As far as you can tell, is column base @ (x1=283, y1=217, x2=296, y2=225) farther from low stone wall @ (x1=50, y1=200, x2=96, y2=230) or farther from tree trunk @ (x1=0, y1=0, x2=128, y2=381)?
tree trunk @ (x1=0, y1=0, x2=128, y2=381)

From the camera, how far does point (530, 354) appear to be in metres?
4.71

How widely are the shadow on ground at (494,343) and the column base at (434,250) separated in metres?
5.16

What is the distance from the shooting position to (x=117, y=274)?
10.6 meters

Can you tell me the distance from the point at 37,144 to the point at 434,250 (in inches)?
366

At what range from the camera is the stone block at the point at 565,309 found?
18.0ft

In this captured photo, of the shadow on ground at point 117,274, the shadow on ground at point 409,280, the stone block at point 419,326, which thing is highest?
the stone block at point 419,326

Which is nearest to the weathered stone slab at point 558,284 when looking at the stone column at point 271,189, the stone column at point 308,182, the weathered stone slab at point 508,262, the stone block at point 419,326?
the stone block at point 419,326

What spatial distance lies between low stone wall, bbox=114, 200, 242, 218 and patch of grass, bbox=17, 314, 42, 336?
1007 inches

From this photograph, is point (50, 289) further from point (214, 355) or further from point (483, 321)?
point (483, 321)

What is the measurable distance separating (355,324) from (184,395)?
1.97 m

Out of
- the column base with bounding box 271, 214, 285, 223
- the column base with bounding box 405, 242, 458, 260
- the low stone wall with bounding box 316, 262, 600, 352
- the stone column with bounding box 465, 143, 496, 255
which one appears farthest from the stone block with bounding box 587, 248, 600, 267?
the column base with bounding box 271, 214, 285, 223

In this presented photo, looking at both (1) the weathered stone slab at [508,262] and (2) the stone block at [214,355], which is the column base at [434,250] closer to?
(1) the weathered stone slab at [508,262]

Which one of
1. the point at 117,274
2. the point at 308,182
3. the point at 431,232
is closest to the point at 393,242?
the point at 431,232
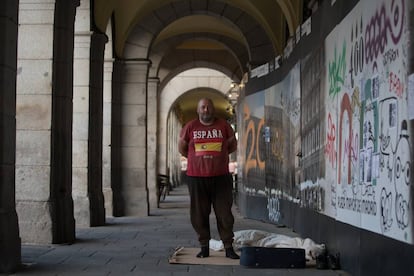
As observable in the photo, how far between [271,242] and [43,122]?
133 inches

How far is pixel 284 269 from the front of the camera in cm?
724

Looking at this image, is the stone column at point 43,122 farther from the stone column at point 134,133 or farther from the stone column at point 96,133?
the stone column at point 134,133

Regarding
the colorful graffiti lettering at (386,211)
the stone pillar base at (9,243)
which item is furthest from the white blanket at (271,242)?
the stone pillar base at (9,243)

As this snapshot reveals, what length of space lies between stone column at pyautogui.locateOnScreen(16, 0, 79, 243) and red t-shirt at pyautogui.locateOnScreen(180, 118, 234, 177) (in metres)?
2.36

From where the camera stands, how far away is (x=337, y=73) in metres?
7.46

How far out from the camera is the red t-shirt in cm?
777

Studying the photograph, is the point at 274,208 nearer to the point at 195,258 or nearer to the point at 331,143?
the point at 195,258

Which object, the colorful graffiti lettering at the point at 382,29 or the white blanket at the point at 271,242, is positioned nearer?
the colorful graffiti lettering at the point at 382,29

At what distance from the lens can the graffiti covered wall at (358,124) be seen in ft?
17.0

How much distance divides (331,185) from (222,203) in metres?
1.20

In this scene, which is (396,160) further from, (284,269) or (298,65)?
(298,65)

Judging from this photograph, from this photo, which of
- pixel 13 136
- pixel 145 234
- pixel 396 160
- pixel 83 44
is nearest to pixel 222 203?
pixel 13 136

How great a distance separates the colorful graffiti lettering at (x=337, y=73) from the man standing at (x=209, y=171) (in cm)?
120

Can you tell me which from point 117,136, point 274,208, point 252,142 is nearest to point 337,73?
point 274,208
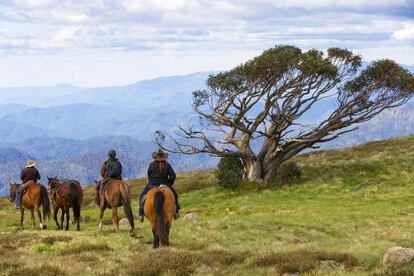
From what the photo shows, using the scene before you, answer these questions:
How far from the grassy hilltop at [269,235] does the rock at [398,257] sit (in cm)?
36

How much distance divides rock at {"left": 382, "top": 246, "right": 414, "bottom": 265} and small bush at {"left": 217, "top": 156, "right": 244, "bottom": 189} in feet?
107

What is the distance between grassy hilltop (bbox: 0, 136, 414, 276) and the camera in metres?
13.6

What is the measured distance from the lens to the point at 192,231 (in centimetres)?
2288

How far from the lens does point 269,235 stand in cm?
2261

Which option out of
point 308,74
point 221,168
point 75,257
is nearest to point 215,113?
point 221,168

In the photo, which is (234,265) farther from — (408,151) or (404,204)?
(408,151)

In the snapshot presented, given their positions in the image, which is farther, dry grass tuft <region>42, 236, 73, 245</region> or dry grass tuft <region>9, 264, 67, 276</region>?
dry grass tuft <region>42, 236, 73, 245</region>

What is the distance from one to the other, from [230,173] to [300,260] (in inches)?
1297

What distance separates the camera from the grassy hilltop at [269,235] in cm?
1358

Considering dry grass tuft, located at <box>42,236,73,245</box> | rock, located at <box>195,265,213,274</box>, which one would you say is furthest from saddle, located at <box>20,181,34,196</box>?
rock, located at <box>195,265,213,274</box>

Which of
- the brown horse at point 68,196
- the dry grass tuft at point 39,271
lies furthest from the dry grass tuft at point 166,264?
the brown horse at point 68,196

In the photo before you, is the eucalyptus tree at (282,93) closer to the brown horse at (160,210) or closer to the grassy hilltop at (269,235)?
━━━━━━━━━━━━━━━━━━━━
To do:
Rewrite all of the items above, putting "camera position" wherever "shooting position" appears and keeping everything else the same. Leave the pictures out.

Complete response:
As far as you can tell, is column base @ (x1=283, y1=217, x2=296, y2=225) farther from low stone wall @ (x1=50, y1=200, x2=96, y2=230) or farther from tree trunk @ (x1=0, y1=0, x2=128, y2=381)?
tree trunk @ (x1=0, y1=0, x2=128, y2=381)

From the camera, how far does point (530, 354) appear to be in metres?
4.71

How widely are the shadow on ground at (494,343) and the column base at (434,250) separated in metres?
5.16

What is the distance from the camera position to (x=117, y=274)?
10.6 meters

Can you tell me the distance from the point at 37,144 to the point at 434,250 (in inches)?
366

At what range from the camera is the stone block at the point at 565,309 found?
18.0ft

In this captured photo, of the shadow on ground at point 117,274, the shadow on ground at point 409,280, the stone block at point 419,326, which thing is highest?
the stone block at point 419,326

Which is nearest to the weathered stone slab at point 558,284 when looking at the stone column at point 271,189, the stone column at point 308,182, the weathered stone slab at point 508,262, the stone block at point 419,326?
the stone block at point 419,326

What spatial distance lies between low stone wall, bbox=114, 200, 242, 218 and patch of grass, bbox=17, 314, 42, 336?
1007 inches

From this photograph, is point (50, 289) further from point (214, 355) or further from point (483, 321)?
point (483, 321)

What is the measurable distance separating (355,324) from (184,395)?
1.97 m

Out of
- the column base with bounding box 271, 214, 285, 223
- the column base with bounding box 405, 242, 458, 260
- the low stone wall with bounding box 316, 262, 600, 352
- the stone column with bounding box 465, 143, 496, 255
which one appears farthest from the stone block with bounding box 587, 248, 600, 267?
the column base with bounding box 271, 214, 285, 223

In this presented photo, looking at both (1) the weathered stone slab at [508,262] and (2) the stone block at [214,355], which is the column base at [434,250] closer to?
(1) the weathered stone slab at [508,262]

Which one of
1. the point at 117,274
2. the point at 308,182
3. the point at 431,232
is closest to the point at 393,242?
the point at 431,232
As observable in the photo, how far between [271,242] and [43,122]?
133 inches

How far is pixel 284 269 from the front of the camera in cm?
724

Looking at this image, is the stone column at point 43,122 farther from the stone column at point 134,133 or farther from the stone column at point 96,133?
the stone column at point 134,133

Regarding
the colorful graffiti lettering at (386,211)
the stone pillar base at (9,243)
which item is furthest from the white blanket at (271,242)?
the stone pillar base at (9,243)

As this snapshot reveals, what length of space lies between stone column at pyautogui.locateOnScreen(16, 0, 79, 243) and red t-shirt at pyautogui.locateOnScreen(180, 118, 234, 177) (in metres)?
2.36

From where the camera stands, how far away is (x=337, y=73) in metres?
7.46

How far out from the camera is the red t-shirt in cm?
777

Studying the photograph, is the point at 274,208 nearer to the point at 195,258 or nearer to the point at 331,143?
the point at 195,258

Which object, the colorful graffiti lettering at the point at 382,29 or the white blanket at the point at 271,242, is positioned nearer?
the colorful graffiti lettering at the point at 382,29

At what distance from the lens can the graffiti covered wall at (358,124) be seen in ft?
17.0

How much distance divides (331,185) from (222,203) in metres?
1.20

In this scene, which is (396,160) further from, (284,269) or (298,65)?
(298,65)

Judging from this photograph, from this photo, which of
- pixel 13 136
- pixel 145 234
- pixel 396 160
- pixel 83 44
is nearest to pixel 222 203?
pixel 13 136

How great a distance separates the colorful graffiti lettering at (x=337, y=73) from the man standing at (x=209, y=171) (in cm)?
120

Can you tell me which from point 117,136, point 274,208, point 252,142 is nearest to point 337,73?
point 274,208
From what the photo shows, using the scene before you, answer these questions:
How far from the grassy hilltop at [269,235] does the rock at [398,257] sit (in cm)?
36

How much distance divides rock at {"left": 382, "top": 246, "right": 414, "bottom": 265} and small bush at {"left": 217, "top": 156, "right": 244, "bottom": 189} in feet?
107

What is the distance between grassy hilltop (bbox: 0, 136, 414, 276) and the camera in metres?
13.6

What is the measured distance from the lens to the point at 192,231 (in centimetres)?
2288

How far from the lens does point 269,235 stand in cm?
2261

Which option out of
point 308,74
point 221,168
point 75,257
is nearest to point 215,113?
point 221,168

In the photo, which is (234,265) farther from — (408,151) or (404,204)?
(408,151)

In the snapshot presented, given their positions in the image, which is farther, dry grass tuft <region>42, 236, 73, 245</region> or dry grass tuft <region>9, 264, 67, 276</region>?
dry grass tuft <region>42, 236, 73, 245</region>

What is the distance from one to the other, from [230,173] to [300,260] (in inches)?
1297

What distance separates the camera from the grassy hilltop at [269,235] in cm?
1358

Considering dry grass tuft, located at <box>42,236,73,245</box> | rock, located at <box>195,265,213,274</box>, which one would you say is furthest from saddle, located at <box>20,181,34,196</box>?
rock, located at <box>195,265,213,274</box>

Which of
- the brown horse at point 68,196
- the dry grass tuft at point 39,271
lies furthest from the dry grass tuft at point 166,264?
the brown horse at point 68,196

In the photo before you, is the eucalyptus tree at (282,93) closer to the brown horse at (160,210) or closer to the grassy hilltop at (269,235)?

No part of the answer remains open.